> **Exercise aim**
Until the line containing "星に手を伸ばす T-shirts" has been reproduced, keep reproducing each line of the material below exactly, starting with the first.
*** Supplied material
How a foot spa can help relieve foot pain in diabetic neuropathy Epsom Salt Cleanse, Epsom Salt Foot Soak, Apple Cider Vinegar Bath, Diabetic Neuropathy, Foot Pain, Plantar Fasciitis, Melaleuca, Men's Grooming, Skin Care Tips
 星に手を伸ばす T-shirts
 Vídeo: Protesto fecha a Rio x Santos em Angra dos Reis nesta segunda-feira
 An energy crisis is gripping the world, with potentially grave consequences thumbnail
******
> **Worked solution**
How a foot spa can help relieve foot pain in diabetic neuropathy Epsom Salt Cleanse, Epsom Salt Foot Soak, Apple Cider Vinegar Bath, Diabetic Neuropathy, Foot Pain, Plantar Fasciitis, Melaleuca, Men's Grooming, Skin Care Tips
 星に手を伸ばす T-shirts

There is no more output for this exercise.